* [Excerpted passage]

As artistic director of Venini from 1933 – 1947, Scarpa designed jars and chandeliers that challenged traditional concepts of space, and introduced a contemporary aesthetic flush with vivid, saturated colors. His talent as an architect became more widely recognized after World War II, when commissions to renovate existing buildings culminated in a heightened reverence for the old as juxtaposed with the new. Perhaps the most famous of his reconstructions was the Museo Castelvecchio where views of the historic building bleed through the minimalist aesthetic of Scarpa’s architectural overlay, revolutionary for its time with an air of eluding time itself with a radical mix of the ancient with the modern.
Inspired by the work of Frank Lloyd Wright and Joseph Hoffman and finding motivation in the abstract paintings of Mark Rothko and Piet Mondrian, Scarpa’s work encompassed structures, landscapes, and gardens in many regions of Italy as well as in Canada, the U.S., Saudia Arabia, France, and Switzerland. His foray into industrial design began in the 1960s after meeting Dino Gavina. He later became president of Gavina’s eponymous company, fusing time-honored crafts with modern manufacturing processes, respecting traditions while looking toward the future. With lighting fixtures that delight, innovative tables with interesting architectural details, seating that harmonize volume and form, bookcases with a riveting blend of materiality, dinnerware that experiment with shape, vases that arouse texture and color, Scarpa’s designs for the home orient a robust character with a sculptural presence that stands the test of time, precise in detail and deceptively simple in form.

* [Raw data]
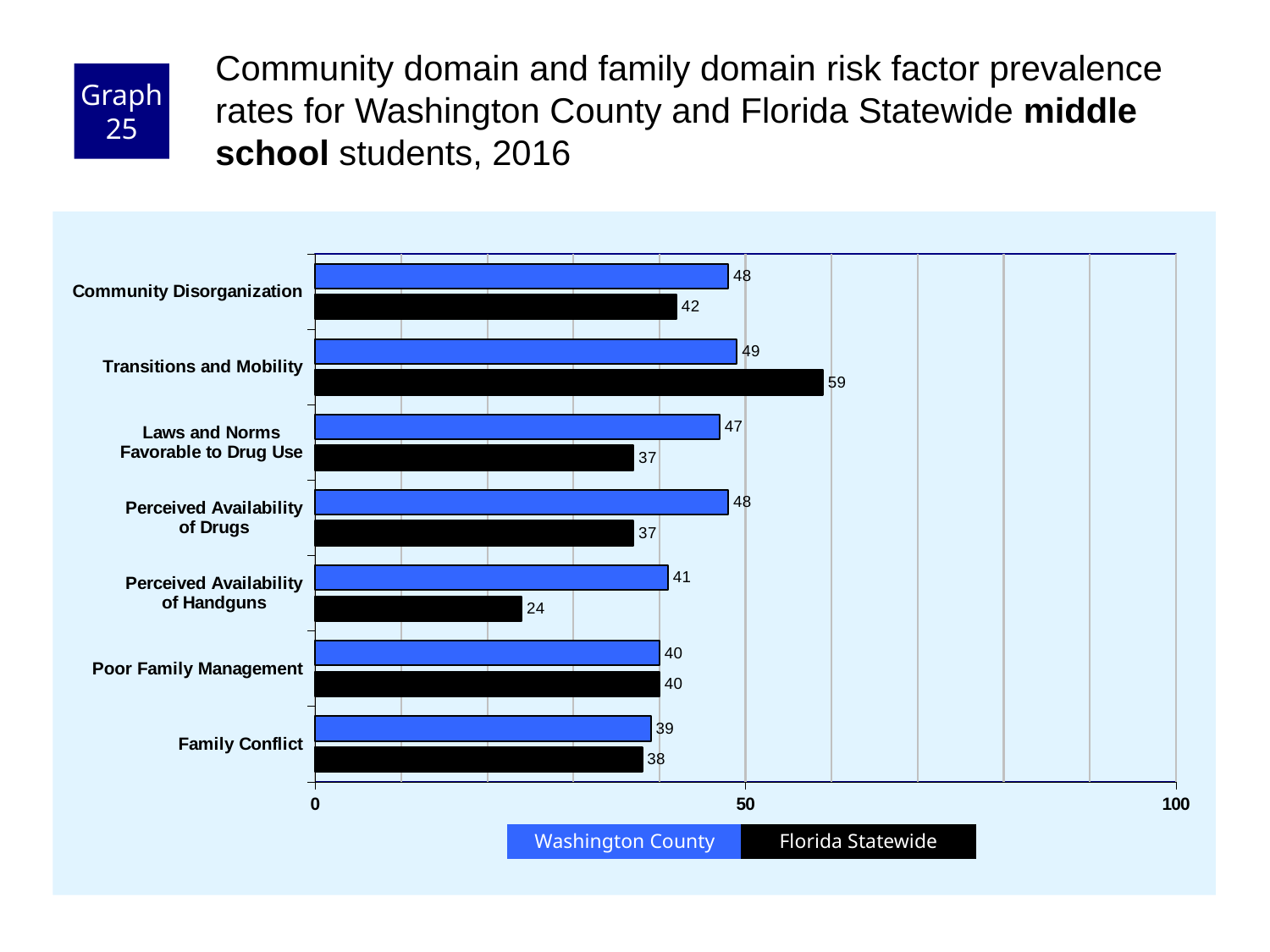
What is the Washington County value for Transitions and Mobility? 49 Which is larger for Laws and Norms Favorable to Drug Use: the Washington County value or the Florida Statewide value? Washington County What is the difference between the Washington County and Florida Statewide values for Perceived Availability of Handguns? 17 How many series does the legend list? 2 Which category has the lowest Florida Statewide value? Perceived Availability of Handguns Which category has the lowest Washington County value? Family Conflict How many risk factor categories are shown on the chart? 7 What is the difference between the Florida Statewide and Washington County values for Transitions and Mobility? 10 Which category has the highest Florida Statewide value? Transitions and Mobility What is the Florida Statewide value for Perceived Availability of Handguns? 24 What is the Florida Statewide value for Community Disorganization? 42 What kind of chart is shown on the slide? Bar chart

==

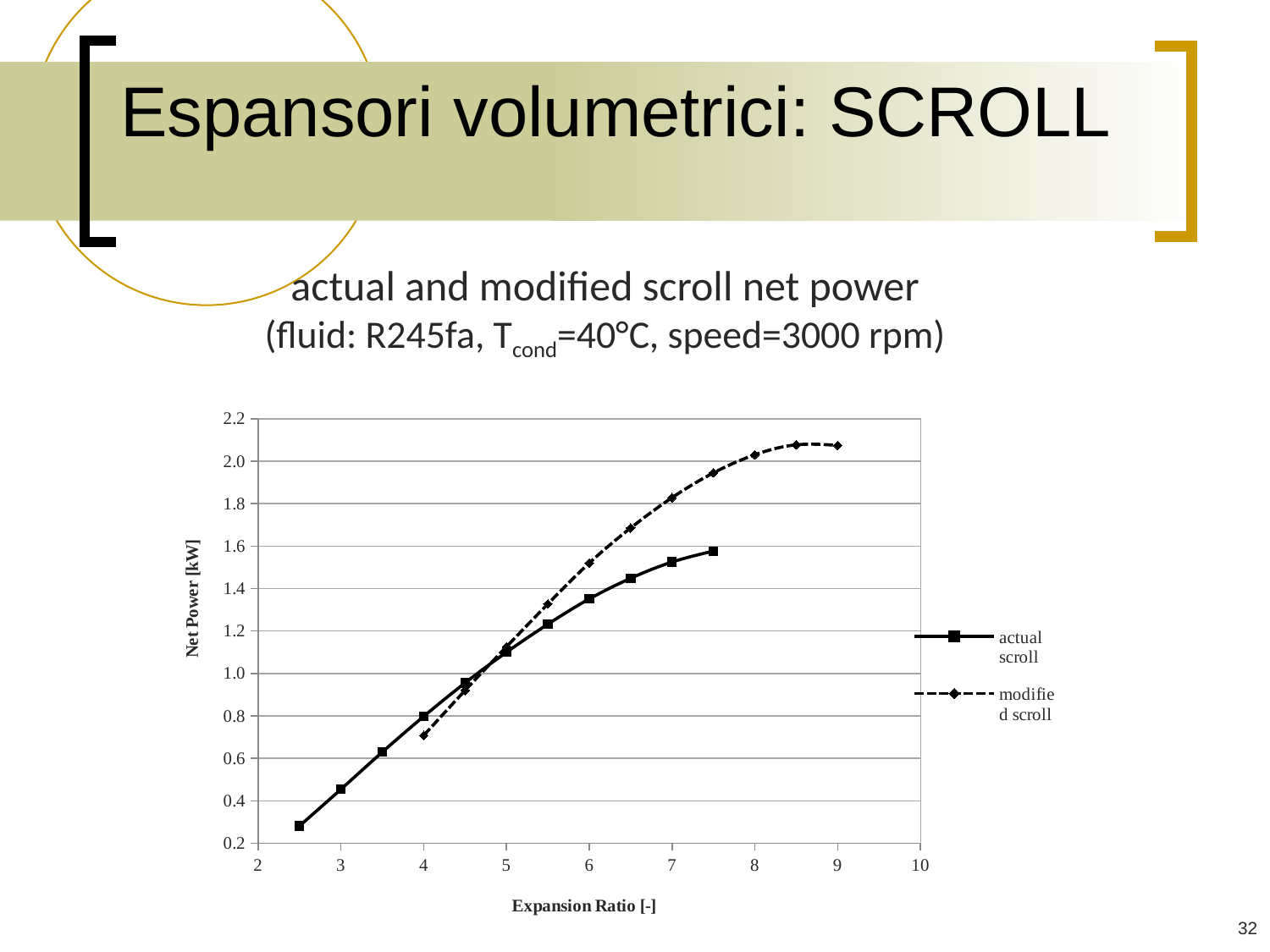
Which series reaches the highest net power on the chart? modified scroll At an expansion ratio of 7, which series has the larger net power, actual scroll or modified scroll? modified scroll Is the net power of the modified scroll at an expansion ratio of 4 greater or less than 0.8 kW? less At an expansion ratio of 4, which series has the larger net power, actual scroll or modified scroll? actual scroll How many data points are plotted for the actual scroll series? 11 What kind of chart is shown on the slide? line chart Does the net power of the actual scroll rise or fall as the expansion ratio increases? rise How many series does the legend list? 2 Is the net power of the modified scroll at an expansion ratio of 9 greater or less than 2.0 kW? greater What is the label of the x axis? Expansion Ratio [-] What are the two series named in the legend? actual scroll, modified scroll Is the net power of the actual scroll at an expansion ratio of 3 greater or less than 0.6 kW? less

* [Assigned task A] In the Scarpa passage, during which years was Scarpa artistic director of Venini?
* [Assigned task B] Can you write out the stretch of the Scarpa passage from "As artistic director" through "with the modern.", swapping "chandeliers" out for "lamps"?
You can do without the data.

* [Exercise response A] From 1933 to 1947.

* [Exercise response B]
As artistic director of Venini from 1933 – 1947, Scarpa designed jars and lamps that challenged traditional concepts of space, and introduced a contemporary aesthetic flush with vivid, saturated colors. His talent as an architect became more widely recognized after World War II, when commissions to renovate existing buildings culminated in a heightened reverence for the old as juxtaposed with the new. Perhaps the most famous of his reconstructions was the Museo Castelvecchio where views of the historic building bleed through the minimalist aesthetic of Scarpa’s architectural overlay, revolutionary for its time with an air of eluding time itself with a radical mix of the ancient with the modern.